To work a horse well, you need to be able to step into that present moment with them. Good horsemanship teaches you a glorious kind of mindfulness. You have to be there, in every inch of your mind and body. You can’t be thinking about what happened yesterday, or what you’ve got to do tomorrow. Your horses will sense this, and become unsettled. They need you with them, right now, and you have to commit to that.

There are a lot of evolutionary reasons for this; it’s all in the nature of the prey animal. We’re slightly tempted to tell you all this, but you might lose the will to live. Suffice to say that it is so, and we see the power of it every day. And we think it is a terrific lesson for life in general, and for this moment in particular.

What is going to happen with the future of this virus is unguessable. It is largely beyond most people’s control. We humans can’t wish the pandemic away, or make normality return with an act of will. This impotence and uncertainty is often hard to bear, and can wear on the spirits. (We know quite a lot of people who are getting into a stage of weariness now, because this thing feels like it’s going on, and on, and on.) So we remember what we have to do with our horses, and that helps us navigate these uncharted waters.

We’ve found that this notion of anchoring yourself in the present moment is very healing for our veterans. As they learn to connect with their horses, they learn to connect with themselves, exactly as they are. Not as they once were, or as they wish they might be, but as they are now. This fits in with our great HorseBack ethos of focusing on what you can do, rather than what you can’t. As you embrace your present reality, you find the possibles in that, rather than the impossibles.

There are so many can’ts at the moment. And mights too. Can’t do this; can’t do that; might be able to do the other.

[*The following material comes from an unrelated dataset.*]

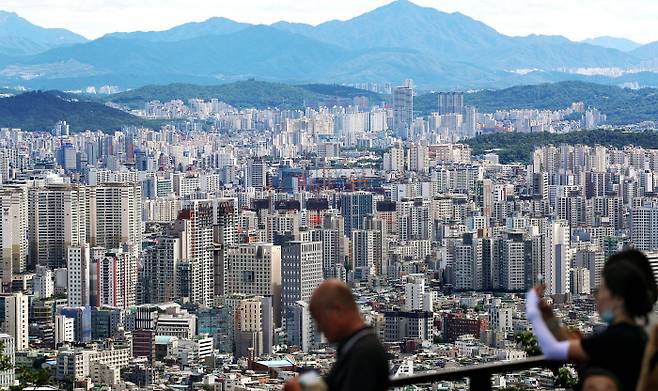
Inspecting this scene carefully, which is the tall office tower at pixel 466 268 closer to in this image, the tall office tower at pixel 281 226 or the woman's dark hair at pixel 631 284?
the tall office tower at pixel 281 226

It’s so easy to get lost in those, and to rail against them. We have to remind ourselves all the time of those lovely lessons our brilliant horses teach us: to bring ourselves back to what is happening in this very moment, and look to what agency we do have. These cans may be very small: I can call a friend, I can help someone with their shopping, I can put something positive out on social media. (This is not nothing; if you bring a smile to one human face in these complicated times, you have done something of value and meaning with your day.)

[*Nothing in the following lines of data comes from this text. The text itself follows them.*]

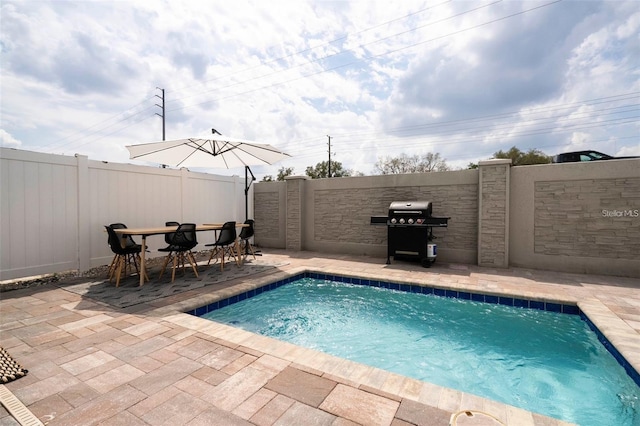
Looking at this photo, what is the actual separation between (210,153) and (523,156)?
27.6 metres

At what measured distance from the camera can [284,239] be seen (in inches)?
361

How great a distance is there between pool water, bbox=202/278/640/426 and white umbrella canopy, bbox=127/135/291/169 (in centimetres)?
315

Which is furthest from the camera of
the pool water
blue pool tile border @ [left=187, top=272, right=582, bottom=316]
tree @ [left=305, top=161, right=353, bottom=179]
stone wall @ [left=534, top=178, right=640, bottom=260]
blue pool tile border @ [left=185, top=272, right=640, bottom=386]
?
tree @ [left=305, top=161, right=353, bottom=179]

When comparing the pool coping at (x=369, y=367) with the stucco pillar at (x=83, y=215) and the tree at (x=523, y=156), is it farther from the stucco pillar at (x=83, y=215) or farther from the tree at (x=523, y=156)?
the tree at (x=523, y=156)

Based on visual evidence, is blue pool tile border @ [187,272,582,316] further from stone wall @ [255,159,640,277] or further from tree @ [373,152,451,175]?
tree @ [373,152,451,175]

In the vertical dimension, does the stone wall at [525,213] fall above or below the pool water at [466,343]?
above

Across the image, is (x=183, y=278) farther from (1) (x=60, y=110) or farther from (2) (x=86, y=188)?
(1) (x=60, y=110)

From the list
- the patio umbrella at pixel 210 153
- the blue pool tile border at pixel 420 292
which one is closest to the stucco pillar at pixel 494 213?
the blue pool tile border at pixel 420 292

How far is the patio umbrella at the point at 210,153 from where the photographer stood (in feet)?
18.5

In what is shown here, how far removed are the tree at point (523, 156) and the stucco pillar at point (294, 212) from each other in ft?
75.3

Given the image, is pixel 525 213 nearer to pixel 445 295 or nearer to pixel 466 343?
pixel 445 295

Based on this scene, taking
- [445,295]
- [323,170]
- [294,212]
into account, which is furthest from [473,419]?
[323,170]

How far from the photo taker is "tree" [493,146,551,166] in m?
24.0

Life may have changed, in ways that would be hard to imagine a few short months ago, but it is still life, and it is still precious, and it still has moments of gladness and grace. And who knows? Something marvellous and good might come out of this testing time. One thing we know, from working with our veterans, is that the testing times in human existence can bring out the very best in human beings, a best that some of them do not even know they have. And that is our consoling thought to start the week.